A signaler que plusieurs ONG telles que Human Wright Watch ou encore l’Organisation mondiale contre la torture pointent du doigt, dans leurs rapports, « de nombreux cas de torture au Maroc ». Et ce, « malgré les avancées enregistrées en matière de droit de l’homme depuis l’adoption d’une loi réprimant cette pratique ».
5 à 15 ans de prison pour les tortionnaires
En effet, entrée en vigueur en février 2006, la loi 43-04 relative à la torture punit de 5 à 15 ans de prison et de 10.000 à 30.000 DH d’amende la torture commise par un fonctionnaire public. L’article 231-4 de ce texte va beaucoup plus loin et punit de réclusion perpétuelle celui qui torture un mineur de moins de 18 ans, ou une personne malade ou âgée, infirme, une femme enceinte ou encore lorsque l’acte de torture est accompagné d’un viol.
Cette loi a apporté une grande nouveauté en prévoyant une définition précise de la torture. Il s’agit de tout acte entraînant une souffrance physique ou morale intense. Cet acte doit être commis ou inspiré par un fonctionnaire public ou avec son accord. « La torture est exercée à l’encontre d’une personne pour l’effrayer, l’obliger ou obliger un de ses proches de livrer des informations ou des aveux dans le but de la punir ».
Cependant, cette nouvelle définition est jugée « large » par certains juristes pénalistes.
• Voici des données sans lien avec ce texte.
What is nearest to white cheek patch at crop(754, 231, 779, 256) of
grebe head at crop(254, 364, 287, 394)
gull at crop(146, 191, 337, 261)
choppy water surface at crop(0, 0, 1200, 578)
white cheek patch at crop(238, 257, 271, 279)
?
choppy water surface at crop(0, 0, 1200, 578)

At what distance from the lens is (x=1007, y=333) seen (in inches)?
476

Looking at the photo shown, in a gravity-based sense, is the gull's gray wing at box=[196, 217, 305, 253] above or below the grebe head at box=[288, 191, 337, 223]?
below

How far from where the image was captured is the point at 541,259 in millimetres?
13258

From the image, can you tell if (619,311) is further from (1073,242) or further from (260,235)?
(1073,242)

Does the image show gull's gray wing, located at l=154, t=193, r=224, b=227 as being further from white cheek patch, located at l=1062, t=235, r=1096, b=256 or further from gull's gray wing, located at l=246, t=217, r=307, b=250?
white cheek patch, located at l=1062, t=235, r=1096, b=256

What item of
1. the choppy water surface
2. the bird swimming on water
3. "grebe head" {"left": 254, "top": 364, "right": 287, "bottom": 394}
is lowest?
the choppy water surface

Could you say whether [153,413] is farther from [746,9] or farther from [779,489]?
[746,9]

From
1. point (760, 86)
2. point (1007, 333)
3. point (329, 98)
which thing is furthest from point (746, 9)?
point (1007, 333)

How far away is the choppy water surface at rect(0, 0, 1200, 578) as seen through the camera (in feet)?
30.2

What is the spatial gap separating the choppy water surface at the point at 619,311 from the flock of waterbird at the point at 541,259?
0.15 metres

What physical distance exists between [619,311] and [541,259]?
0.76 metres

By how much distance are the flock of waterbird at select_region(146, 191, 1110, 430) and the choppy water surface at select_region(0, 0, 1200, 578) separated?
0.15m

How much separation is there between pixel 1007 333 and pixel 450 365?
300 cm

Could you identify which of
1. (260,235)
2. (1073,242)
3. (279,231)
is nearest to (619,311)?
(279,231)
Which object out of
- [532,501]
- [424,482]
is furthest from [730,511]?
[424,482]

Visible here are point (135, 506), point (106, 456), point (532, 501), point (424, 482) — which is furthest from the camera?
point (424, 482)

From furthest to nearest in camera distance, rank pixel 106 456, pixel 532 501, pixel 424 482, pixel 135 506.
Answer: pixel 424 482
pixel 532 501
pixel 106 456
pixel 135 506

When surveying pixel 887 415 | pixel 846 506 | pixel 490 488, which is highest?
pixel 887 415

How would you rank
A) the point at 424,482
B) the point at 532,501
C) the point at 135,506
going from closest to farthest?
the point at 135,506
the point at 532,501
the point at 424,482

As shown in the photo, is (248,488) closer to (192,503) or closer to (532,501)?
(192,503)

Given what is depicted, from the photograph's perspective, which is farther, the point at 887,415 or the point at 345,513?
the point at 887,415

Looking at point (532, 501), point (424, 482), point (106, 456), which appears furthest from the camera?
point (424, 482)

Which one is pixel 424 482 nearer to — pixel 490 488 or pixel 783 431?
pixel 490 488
Ces derniers évoquent par exemple le problème de la torture morale. My Taib Cherkaoui, ex-directeur des affaires pénales au ministère de la Justice et actuel procureur général du Roi près la Cour suprême soulignait, lors d’un séminaire sur cette question, tenu à Rabat l’année dernière, « que le nouveau texte peut donner lieu à différentes interprétations. Il faut éviter qu’il ne serve de base légale aux recours abusifs destinés à bloquer la machine judiciaire ».
Pour illustrer ses propos, Cherkaoui cite l’exemple d’une prolongation de la garde à vue, d’un interrogatoire marathon…
Quoi qu’il en soit, l’installation de caméras dans les locaux de la police devrait apporter la preuve de l’existence ou pas de cette pratique au Maroc.